> _STUDY TEXT_:
--------
LibriSpeech#

Overview#

LibriSpeech is a large-scale corpus of approximately 1,000 hours of read English speech derived from audiobooks. It is one of the most widely used benchmarks for evaluating automatic speech recognition (ASR) systems.

Task Description#

Task Type: Automatic Speech Recognition (ASR)
Input: Audio recordings of read English speech from audiobooks
Output: Transcribed text
Language: English

Key Features#

1,000 hours of high-quality read speech
Derived from LibriVox audiobooks (public domain)
Clean and “other” test sets for varying difficulty
Widely used baseline for ASR research
Standardized evaluation protocol

Evaluation Notes#

Default configuration uses test_clean split
Primary metric: Word Error Rate (WER)
Text normalization applied during evaluation
Prompt: “Please recognize the speech and only output the recognized content”
Metadata includes audio ID and duration information

Properties#

Property	Value
Benchmark Name	`librispeech`
Dataset ID	lmms-lab/Librispeech-concat
Paper	N/A
Tags	`Audio`, `SpeechRecognition`
Metrics	`wer`
Default Shots	0-shot
Evaluation Split	`test_clean`

Data Statistics#

Metric	Value
Total Samples	87
Prompt Length (Mean)	67 chars
Prompt Length (Min/Max)	67 / 67 chars

Audio Statistics:

Metric	Value
Total Audio Files	87
Audio per Sample	min: 1, max: 1, mean: 1
Formats	wav

Sample Example#

Subset: default

{
  "input": [
    {
      "id": "fd0309e6",
      "content": [
        {
          "text": "Please recognize the speech and only output the recognized content:"
        },
        {
          "audio": "[BASE64_AUDIO: wav, ~22.7MB]",
          "format": "wav"
--------
Pick up the LibriSpeech benchmark page after its last line and write the next part.

> _RECORDS_:
--------
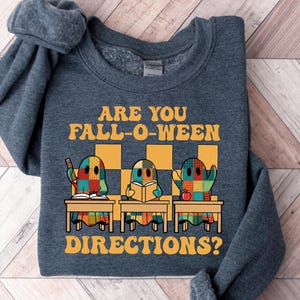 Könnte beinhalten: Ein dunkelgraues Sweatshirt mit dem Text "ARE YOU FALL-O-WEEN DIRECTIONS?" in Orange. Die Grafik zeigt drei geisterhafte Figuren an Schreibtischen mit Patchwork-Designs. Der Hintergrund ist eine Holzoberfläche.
--------
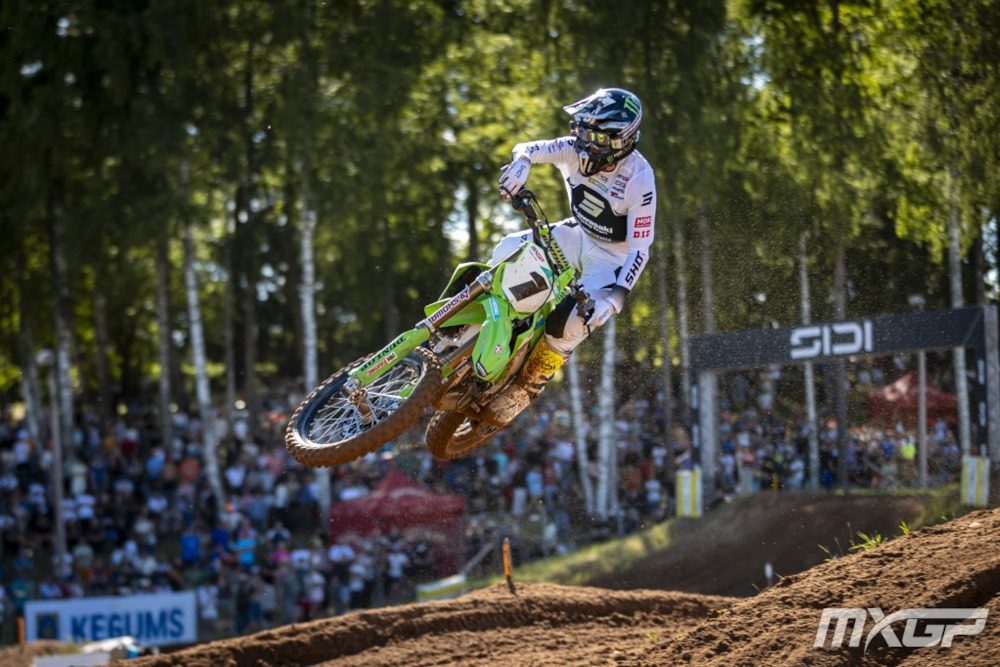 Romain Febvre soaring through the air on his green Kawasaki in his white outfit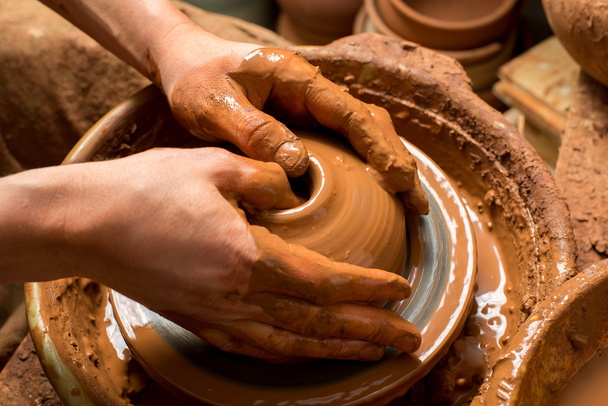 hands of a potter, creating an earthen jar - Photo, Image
--------
> _TASK RESULT_:
        }
      ]
    }
  ],
  "target": "Eleven o'clock had struck it was a fine clear night they were the only persons on the road and they sauntered leisurely along to avoid paying the price of fatigue for the recreation provided for the toledans in their valley or on the banks of ... [TRUNCATED] ...  less surprised than they and the better to assure himself of so wonderful a fact he begged leocadia to give him some token which should make perfectly clear to him that which indeed he did not doubt since it was authenticated by his parents.",
  "id": 0,
  "group_id": 0,
  "metadata": {
    "audio_id": "5639-40744",
    "audio_duration": 496.6899719238281
  }
}

Note: Some content was truncated for display.

Prompt Template#

Prompt Template:

Please recognize the speech and only output the recognized content:

Usage#

Using CLI#

evalscope eval \
    --model YOUR_MODEL \
    --api-url OPENAI_API_COMPAT_URL \
    --api-key EMPTY_TOKEN \
    --datasets librispeech \
    --limit 10  # Remove this line for formal evaluation

Using Python#

from evalscope import run_task
from evalscope.config import TaskConfig

task_cfg = TaskConfig(
    model='YOUR_MODEL',
    api_url='OPENAI_API_COMPAT_URL',
    api_key='EMPTY_TOKEN',
    datasets=['librispeech'],
    limit=10,  # Remove this line for formal evaluation
)

run_task(task_cfg=task_cfg)